EXTRACT TO READ Block Start

News last update:6 Aug 2012

Scientists: step up kangaroo production

Australian scientists have revealed a study that could have profound consequences for both the feed market and the climate: eat more kangaroos.

According to the study, farming and consuming more kangaroos instead of cattle and sheep will reduce carbon gas emissions.

The scientists say in the scientific journal Conservation Letters, that the Australian icon produces far less methane than sheep and cattle, obviously due to a different gastro-intestinal tract and different diet components.

Methane is one of the worst causes of greenhouse gas and in Australia alone sheep and cattle produce 11% of the nation's total emissions.

Australia's national symbol, the kangaroo, however, produces relatively small amounts of the gas because they are not ruminants; just like wallabies, the microorganisms in their stomachs differ from those found in sheep and cattle.

Lower gas emissions
The study, conducted by George Wilson (Australian Wildlife Services), claims that increasing the kangaroo population to 175 million and decreasing the number of livestock over the next 12 years would bring down Australia's greenhouse gas emissions by 3% on a yearly basis.

EXTRACT TO READ Block End
DATA RECORDS Block Start

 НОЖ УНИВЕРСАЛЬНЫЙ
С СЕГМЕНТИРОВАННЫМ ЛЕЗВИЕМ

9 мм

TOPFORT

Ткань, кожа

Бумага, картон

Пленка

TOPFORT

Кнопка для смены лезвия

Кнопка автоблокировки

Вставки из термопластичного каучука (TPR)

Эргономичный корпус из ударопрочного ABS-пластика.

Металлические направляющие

DATA RECORDS Block End
DATA RECORDS Block Start

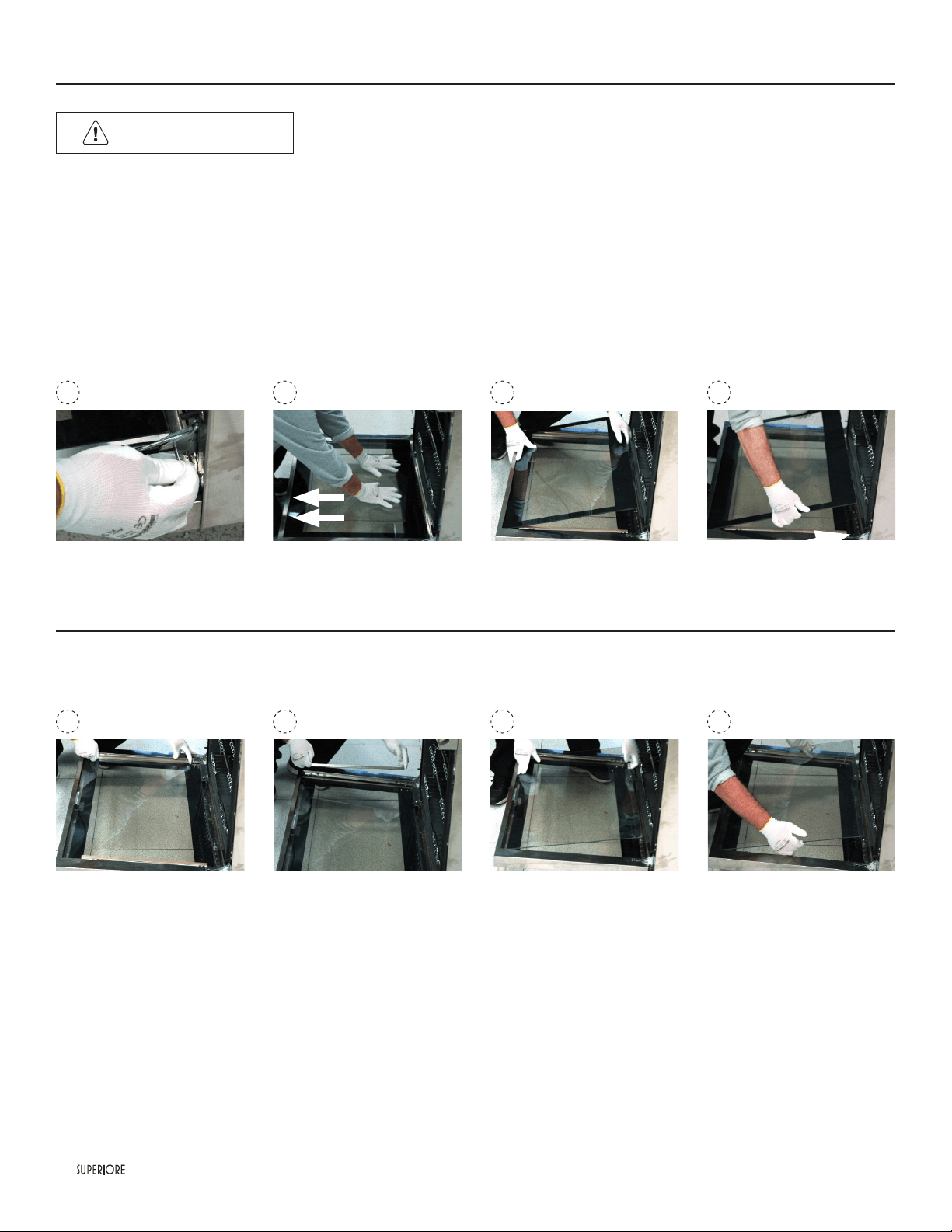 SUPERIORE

DATA RECORDS Block End

◆ **TASK DETAILS**
Pick up the news article on farming kangaroos to cut emissions after its final sentence and continue it in the same style.

◆ **RESPONSE BOX**
Dr Wilson said that increasing the number of kangaroos that roam Australia – now estimated to be over 30 million – to produce the same amount of meat as cattle and sheep by 2020 would also provide 'substantial conservation benefits'.

Livestock industry
Wilson acknowledged that the livestock industry was likely to be wary of the study's findings and said that the public – at least in Australia – would need to be re-educated about the benefits of eating kangaroo meat.

The President of the Wildlife Protection Association of Australia, Pat O'Brien, described the study as nonsense. He said that 500 times more kangaroos than the current population would have to be killed to produce the equivalent amount of sheep and cattle meat.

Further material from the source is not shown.